Everything’s not lost

„Was ist nur los mit Euch?“, fragt der chinesische Taxifahrer,
als er Bilder von feiernden Europäer:innen sieht,
„ist ein Menschenleben bei Euch nichts wert?“, fragt er,
und schüttelt ungläubig den Kopf.

„Hat die Gesellschaft vergessen, dass Leben heilig ist?“, fragt die Krankenpflegerin,
und sieht dabei erschöpft aus von ihren unermüdlichen Einsatz.
„Warum ist keiner mehr vorsichtig?“, „wieso schwindet täglich der Zusammenhalt?“,
„Warum glauben die Leute nicht mehr dran, dass wir zusammen besser durch harte Zeiten komm’n?“

Sie ist enttäuscht, dass die Leute sie ängstlich meiden,
fühlt sich allein, weil keiner fragt, wie’s ihr geht,
ist bedrückt von all dem Leid, das sie täglich umgibt,
erträgt die Umstände nicht, unter denen Menschen ständig sterben.

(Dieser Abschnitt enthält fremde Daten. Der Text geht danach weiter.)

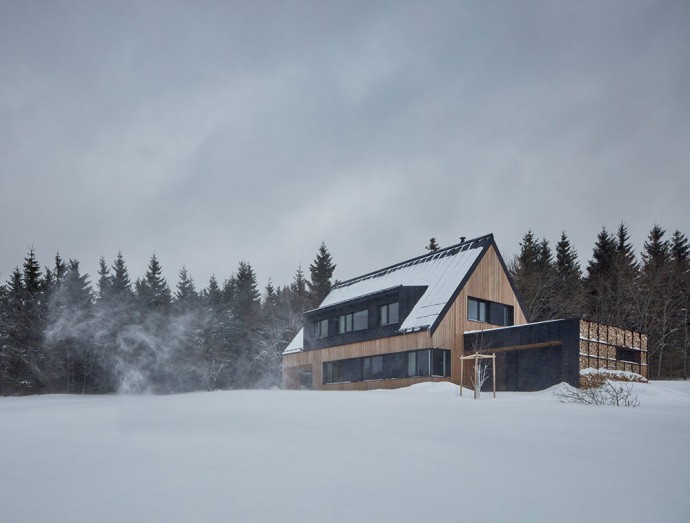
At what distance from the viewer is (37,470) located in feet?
19.1

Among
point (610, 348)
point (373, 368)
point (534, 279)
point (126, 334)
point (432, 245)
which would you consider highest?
point (432, 245)

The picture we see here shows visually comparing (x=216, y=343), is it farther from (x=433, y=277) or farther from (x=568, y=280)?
(x=568, y=280)

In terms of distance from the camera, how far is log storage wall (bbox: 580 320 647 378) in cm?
2208

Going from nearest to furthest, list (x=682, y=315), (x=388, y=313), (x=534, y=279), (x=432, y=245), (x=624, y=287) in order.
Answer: (x=388, y=313) < (x=682, y=315) < (x=624, y=287) < (x=534, y=279) < (x=432, y=245)

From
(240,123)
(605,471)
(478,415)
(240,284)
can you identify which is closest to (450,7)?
(240,123)

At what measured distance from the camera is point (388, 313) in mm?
28281

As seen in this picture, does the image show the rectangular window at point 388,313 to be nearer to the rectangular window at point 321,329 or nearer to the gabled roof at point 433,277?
the gabled roof at point 433,277

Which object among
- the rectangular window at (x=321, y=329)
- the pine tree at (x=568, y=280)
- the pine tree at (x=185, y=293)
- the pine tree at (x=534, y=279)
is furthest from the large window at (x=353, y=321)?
the pine tree at (x=185, y=293)

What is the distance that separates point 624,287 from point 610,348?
21.4m

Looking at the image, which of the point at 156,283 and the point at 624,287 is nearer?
the point at 624,287

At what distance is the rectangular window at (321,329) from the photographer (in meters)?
33.2

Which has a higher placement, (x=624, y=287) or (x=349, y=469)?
(x=624, y=287)

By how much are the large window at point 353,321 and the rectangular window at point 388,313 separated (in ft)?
3.92

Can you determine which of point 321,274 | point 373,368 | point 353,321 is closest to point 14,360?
point 353,321
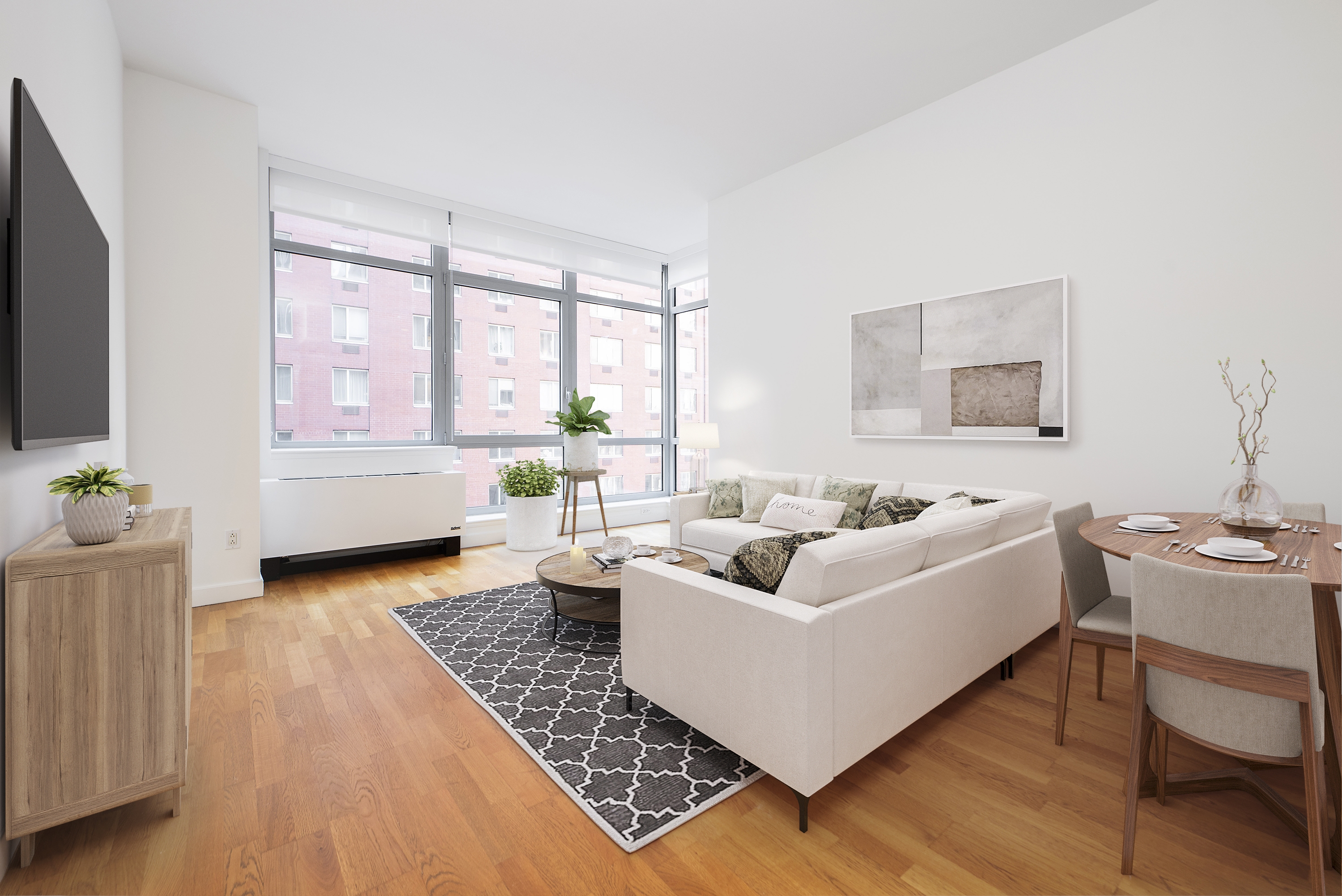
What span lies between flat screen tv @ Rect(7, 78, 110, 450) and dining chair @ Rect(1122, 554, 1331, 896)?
9.48 feet

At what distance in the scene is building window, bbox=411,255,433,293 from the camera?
17.1 ft

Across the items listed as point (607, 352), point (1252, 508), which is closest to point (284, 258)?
point (607, 352)

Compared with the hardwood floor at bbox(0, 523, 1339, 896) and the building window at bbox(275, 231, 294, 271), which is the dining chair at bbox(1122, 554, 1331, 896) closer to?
the hardwood floor at bbox(0, 523, 1339, 896)

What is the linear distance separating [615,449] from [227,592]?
393cm

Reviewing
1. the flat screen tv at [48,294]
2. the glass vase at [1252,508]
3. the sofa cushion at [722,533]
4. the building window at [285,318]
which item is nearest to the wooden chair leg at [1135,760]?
the glass vase at [1252,508]

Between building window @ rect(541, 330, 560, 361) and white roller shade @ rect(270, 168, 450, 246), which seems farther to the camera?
building window @ rect(541, 330, 560, 361)

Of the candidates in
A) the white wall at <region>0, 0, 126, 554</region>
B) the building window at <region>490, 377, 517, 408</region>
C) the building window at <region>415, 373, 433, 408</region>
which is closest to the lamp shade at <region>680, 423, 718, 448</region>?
the building window at <region>490, 377, 517, 408</region>

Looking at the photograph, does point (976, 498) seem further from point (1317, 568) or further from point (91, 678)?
point (91, 678)

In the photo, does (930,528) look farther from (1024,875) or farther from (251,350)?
(251,350)

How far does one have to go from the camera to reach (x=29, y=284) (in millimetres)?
1513

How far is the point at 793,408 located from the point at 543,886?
3785 millimetres

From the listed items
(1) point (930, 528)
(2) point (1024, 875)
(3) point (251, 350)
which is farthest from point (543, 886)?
(3) point (251, 350)

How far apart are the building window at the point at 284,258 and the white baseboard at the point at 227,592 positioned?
2.45 m

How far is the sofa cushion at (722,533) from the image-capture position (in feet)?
12.3
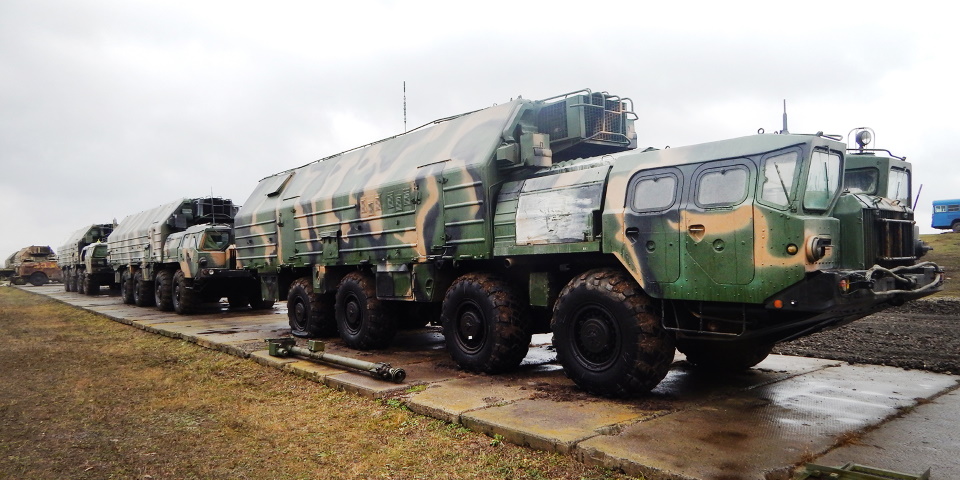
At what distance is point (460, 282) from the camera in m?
7.49

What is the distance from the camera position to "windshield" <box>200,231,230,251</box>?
1603cm

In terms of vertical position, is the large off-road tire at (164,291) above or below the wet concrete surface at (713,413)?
above

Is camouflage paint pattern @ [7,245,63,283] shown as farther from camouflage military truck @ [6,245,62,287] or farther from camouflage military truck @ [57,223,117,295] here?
camouflage military truck @ [57,223,117,295]

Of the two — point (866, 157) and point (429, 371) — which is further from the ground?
point (866, 157)

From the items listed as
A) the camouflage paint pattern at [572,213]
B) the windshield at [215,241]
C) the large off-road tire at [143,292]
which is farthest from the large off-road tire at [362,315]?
the large off-road tire at [143,292]

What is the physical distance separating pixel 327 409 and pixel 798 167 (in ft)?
14.6

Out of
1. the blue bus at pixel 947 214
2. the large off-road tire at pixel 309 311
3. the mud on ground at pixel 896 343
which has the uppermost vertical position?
the blue bus at pixel 947 214

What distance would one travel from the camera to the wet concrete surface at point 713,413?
14.4ft

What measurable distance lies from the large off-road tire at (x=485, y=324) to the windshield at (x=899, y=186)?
356 centimetres

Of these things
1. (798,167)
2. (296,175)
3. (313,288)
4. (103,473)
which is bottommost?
(103,473)

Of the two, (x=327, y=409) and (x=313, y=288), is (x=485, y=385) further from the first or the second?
(x=313, y=288)

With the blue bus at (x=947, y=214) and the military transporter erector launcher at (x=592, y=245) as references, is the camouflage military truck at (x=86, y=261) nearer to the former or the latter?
the military transporter erector launcher at (x=592, y=245)

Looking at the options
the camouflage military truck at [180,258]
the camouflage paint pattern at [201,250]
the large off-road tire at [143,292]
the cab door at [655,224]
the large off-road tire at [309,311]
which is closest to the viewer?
the cab door at [655,224]

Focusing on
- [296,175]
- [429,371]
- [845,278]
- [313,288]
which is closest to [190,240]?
[296,175]
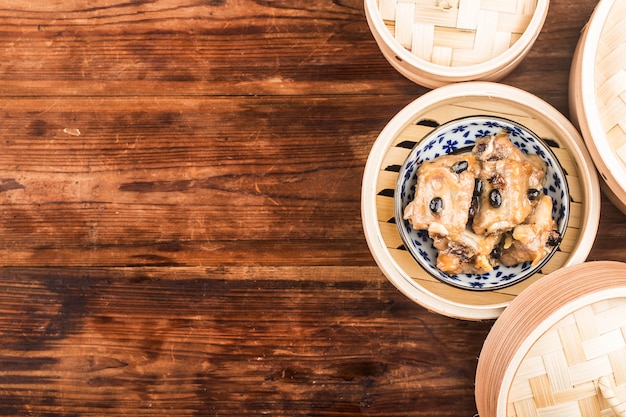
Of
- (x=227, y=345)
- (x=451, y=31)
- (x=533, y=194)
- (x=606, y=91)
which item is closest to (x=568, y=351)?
(x=533, y=194)

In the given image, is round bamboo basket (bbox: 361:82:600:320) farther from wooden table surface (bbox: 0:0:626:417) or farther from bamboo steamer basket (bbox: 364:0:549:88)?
wooden table surface (bbox: 0:0:626:417)

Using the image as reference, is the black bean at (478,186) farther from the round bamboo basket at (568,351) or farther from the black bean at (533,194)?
the round bamboo basket at (568,351)

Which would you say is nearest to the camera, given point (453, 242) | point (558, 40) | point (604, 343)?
point (604, 343)

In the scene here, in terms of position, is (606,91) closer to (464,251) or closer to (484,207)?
(484,207)

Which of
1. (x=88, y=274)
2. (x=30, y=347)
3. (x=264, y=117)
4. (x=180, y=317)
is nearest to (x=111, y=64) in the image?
(x=264, y=117)

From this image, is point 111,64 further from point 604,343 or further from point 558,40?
point 604,343
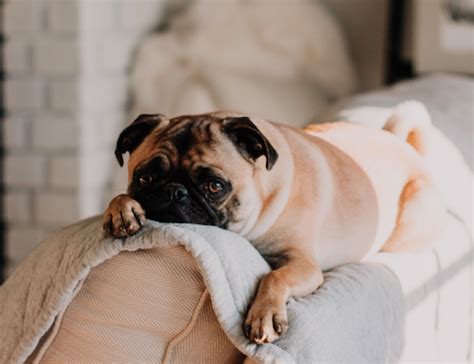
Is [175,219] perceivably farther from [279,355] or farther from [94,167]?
[94,167]

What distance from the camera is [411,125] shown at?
75.5 inches

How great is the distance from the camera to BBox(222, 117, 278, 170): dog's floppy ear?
1322 millimetres

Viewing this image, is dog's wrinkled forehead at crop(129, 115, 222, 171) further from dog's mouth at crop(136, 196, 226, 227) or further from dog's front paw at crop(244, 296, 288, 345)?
dog's front paw at crop(244, 296, 288, 345)

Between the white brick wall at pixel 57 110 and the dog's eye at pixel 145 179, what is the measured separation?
5.15ft

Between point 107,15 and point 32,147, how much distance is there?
0.48m

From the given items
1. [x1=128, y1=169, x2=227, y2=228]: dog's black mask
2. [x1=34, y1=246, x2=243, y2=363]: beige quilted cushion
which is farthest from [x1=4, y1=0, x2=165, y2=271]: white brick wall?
[x1=34, y1=246, x2=243, y2=363]: beige quilted cushion

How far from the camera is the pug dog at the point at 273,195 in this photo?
1292mm

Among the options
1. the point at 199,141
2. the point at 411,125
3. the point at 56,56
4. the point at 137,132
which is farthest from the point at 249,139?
the point at 56,56

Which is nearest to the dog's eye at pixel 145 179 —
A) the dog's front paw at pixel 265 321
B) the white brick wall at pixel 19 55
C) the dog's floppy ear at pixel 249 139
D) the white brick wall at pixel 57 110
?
the dog's floppy ear at pixel 249 139

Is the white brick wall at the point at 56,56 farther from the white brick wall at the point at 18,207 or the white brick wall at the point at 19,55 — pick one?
the white brick wall at the point at 18,207

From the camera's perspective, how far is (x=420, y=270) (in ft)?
5.37

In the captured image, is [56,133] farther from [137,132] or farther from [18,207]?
[137,132]

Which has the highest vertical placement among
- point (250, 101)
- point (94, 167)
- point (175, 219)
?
point (175, 219)

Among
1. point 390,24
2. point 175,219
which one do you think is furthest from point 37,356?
point 390,24
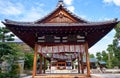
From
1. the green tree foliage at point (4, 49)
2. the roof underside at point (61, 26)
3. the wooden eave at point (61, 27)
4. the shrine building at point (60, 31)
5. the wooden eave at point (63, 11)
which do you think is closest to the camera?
the wooden eave at point (61, 27)

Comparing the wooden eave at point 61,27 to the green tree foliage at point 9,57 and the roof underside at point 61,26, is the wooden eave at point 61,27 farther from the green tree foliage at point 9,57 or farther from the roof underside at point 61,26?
the green tree foliage at point 9,57

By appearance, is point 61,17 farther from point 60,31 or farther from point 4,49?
point 4,49

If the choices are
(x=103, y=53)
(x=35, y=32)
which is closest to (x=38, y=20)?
(x=35, y=32)

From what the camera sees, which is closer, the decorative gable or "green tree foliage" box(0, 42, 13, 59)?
the decorative gable

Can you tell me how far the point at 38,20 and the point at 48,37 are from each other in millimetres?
1196

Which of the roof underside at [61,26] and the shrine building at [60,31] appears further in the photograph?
the shrine building at [60,31]

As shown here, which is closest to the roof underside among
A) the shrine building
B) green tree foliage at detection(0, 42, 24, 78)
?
the shrine building

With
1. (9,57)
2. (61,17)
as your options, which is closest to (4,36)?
(9,57)

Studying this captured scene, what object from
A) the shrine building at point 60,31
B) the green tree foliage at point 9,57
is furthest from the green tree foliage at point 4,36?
the shrine building at point 60,31

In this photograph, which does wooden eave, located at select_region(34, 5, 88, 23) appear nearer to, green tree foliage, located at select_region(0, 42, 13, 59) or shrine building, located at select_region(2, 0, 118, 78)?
shrine building, located at select_region(2, 0, 118, 78)

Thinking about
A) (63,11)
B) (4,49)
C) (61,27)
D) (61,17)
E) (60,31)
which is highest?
(63,11)

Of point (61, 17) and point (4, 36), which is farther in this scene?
point (4, 36)

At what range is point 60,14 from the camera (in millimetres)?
12055

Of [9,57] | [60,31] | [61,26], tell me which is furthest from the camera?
[9,57]
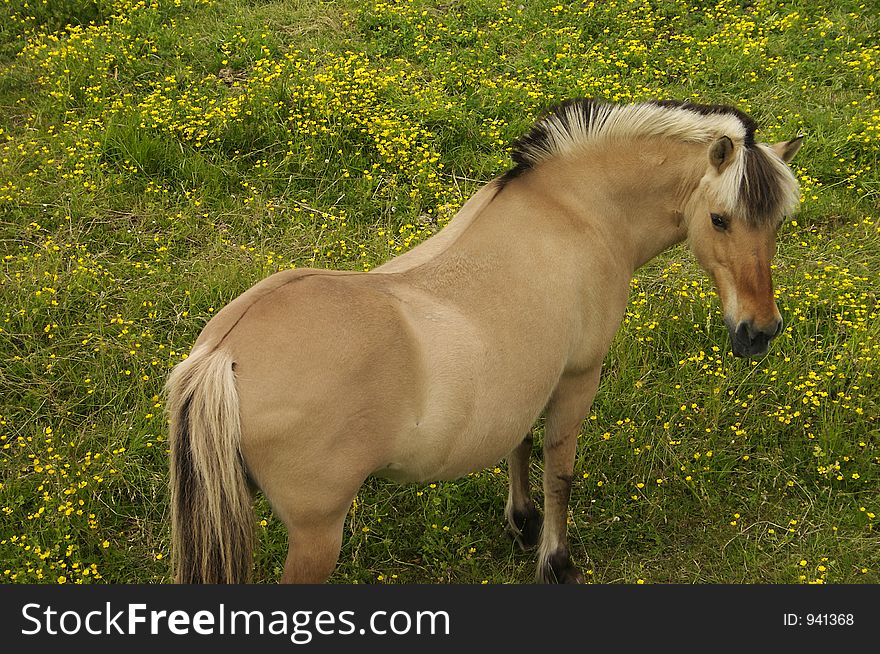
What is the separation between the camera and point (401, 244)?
5.84 metres

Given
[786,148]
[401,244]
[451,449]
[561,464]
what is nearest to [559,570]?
[561,464]

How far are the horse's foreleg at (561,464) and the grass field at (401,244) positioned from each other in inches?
10.3

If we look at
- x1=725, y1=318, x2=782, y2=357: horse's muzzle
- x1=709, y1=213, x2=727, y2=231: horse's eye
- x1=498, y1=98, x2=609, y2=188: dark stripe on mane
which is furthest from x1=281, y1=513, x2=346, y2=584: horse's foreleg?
x1=709, y1=213, x2=727, y2=231: horse's eye

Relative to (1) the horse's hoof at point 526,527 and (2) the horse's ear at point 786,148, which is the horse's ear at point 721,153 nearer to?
(2) the horse's ear at point 786,148

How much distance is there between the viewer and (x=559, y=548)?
4.24 meters

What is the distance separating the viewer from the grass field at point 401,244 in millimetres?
4375

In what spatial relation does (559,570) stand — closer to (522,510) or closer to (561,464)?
(522,510)

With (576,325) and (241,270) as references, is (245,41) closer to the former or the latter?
(241,270)

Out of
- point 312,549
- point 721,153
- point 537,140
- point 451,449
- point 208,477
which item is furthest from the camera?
point 537,140

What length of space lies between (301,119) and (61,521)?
3846 millimetres

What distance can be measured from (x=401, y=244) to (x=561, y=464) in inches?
92.8

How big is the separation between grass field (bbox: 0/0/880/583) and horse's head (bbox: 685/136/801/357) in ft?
4.22

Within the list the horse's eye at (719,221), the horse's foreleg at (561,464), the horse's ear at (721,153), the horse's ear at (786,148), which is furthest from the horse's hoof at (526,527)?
the horse's ear at (786,148)

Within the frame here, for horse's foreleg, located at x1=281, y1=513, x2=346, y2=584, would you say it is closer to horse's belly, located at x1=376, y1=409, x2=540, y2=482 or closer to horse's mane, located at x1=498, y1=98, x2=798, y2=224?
horse's belly, located at x1=376, y1=409, x2=540, y2=482
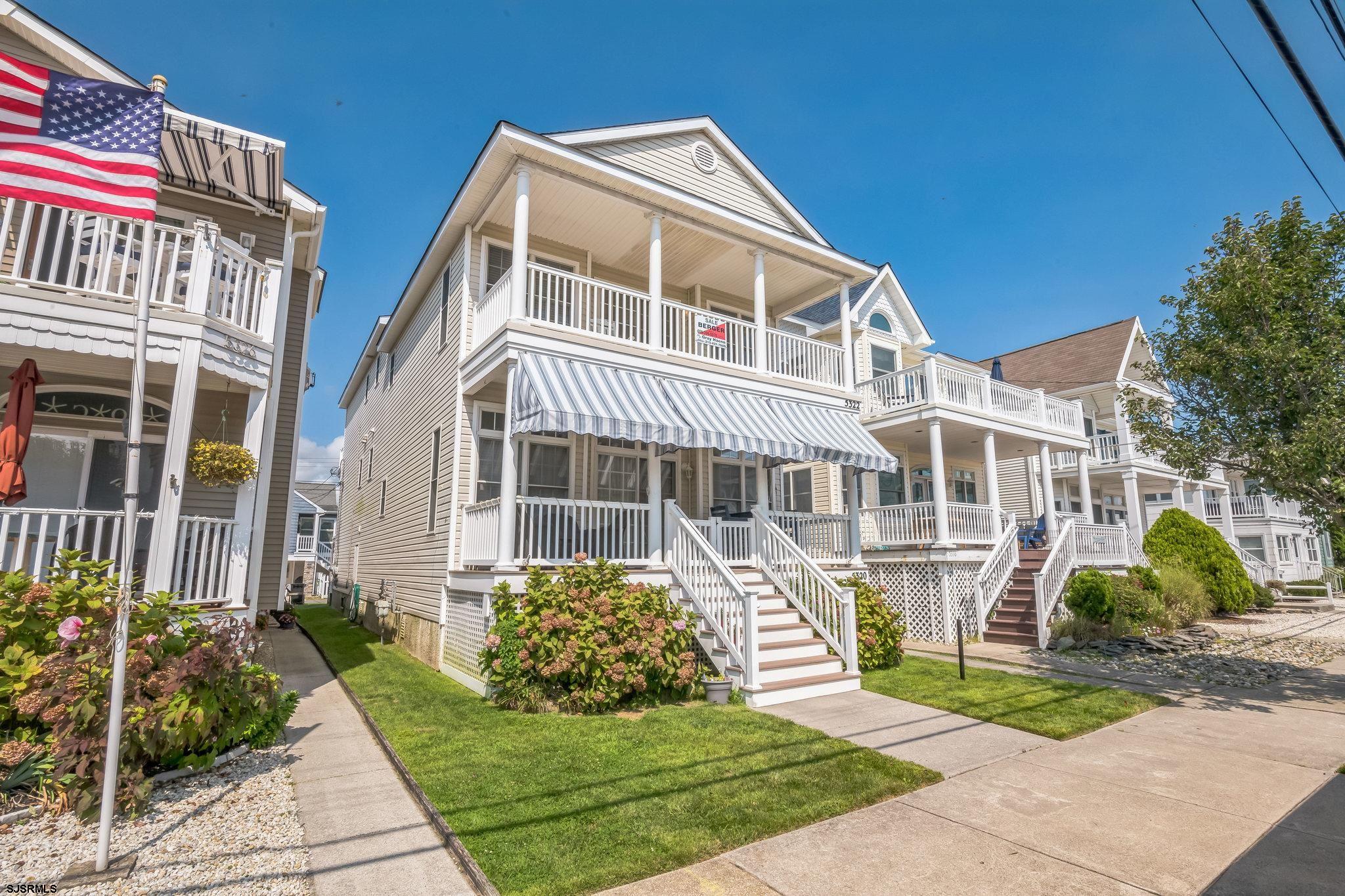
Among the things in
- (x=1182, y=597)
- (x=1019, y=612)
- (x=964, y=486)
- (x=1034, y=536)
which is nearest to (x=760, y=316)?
(x=1019, y=612)

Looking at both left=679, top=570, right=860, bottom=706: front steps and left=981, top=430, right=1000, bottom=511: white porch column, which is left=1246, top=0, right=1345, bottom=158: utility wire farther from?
left=981, top=430, right=1000, bottom=511: white porch column

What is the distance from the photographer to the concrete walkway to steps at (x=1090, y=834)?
3.85m

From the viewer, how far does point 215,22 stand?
31.8 feet

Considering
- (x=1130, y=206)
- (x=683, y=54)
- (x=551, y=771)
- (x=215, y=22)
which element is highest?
(x=683, y=54)

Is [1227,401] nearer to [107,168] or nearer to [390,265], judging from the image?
[107,168]

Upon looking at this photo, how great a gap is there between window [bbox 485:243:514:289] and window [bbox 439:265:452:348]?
1428 millimetres

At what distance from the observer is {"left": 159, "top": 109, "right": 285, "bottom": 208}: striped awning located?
28.1 ft

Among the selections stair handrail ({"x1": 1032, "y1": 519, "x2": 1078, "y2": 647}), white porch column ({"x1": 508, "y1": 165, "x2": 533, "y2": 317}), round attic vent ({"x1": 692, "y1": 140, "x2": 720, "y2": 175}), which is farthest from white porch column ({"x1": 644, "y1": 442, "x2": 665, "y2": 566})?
stair handrail ({"x1": 1032, "y1": 519, "x2": 1078, "y2": 647})

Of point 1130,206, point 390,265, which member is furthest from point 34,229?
point 1130,206

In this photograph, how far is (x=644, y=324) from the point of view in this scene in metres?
12.4

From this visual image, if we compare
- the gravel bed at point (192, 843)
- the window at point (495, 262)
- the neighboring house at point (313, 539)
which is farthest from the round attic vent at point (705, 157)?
the neighboring house at point (313, 539)

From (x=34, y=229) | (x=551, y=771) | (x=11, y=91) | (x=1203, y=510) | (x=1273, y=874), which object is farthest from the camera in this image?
(x=1203, y=510)

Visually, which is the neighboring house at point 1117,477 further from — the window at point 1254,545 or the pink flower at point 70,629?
the pink flower at point 70,629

„Sie sterben jetzt anders, weniger vorhersehbar als früher,
oft allein, ohne Beistand, ganz plötzlich und einsam,
keine Chance mehr Abschied zu nehmen, letzte Worte zu teilen,
die Dinge zu regeln, in Ruhe zu gehn.“

Doch das, was sie erlebt, ist den Andern zu viel,
zu viel Elend, zu viel Sterben, zu viel Trostlosigkeit,
das ertragen sie nicht, drehn sich um, schauen weg,
„hat sich den Job doch ausgesucht“, „kein Job ist perfekt“.

Ein Jugendlicher kann nachts nicht mehr schlafen,
ist einsam, ist träge, hat keinen Elan,
sehnt sich nach Partys, nach Reisen und Fremdgehn,
ist stattdessen isoliert, zuhause gefangn.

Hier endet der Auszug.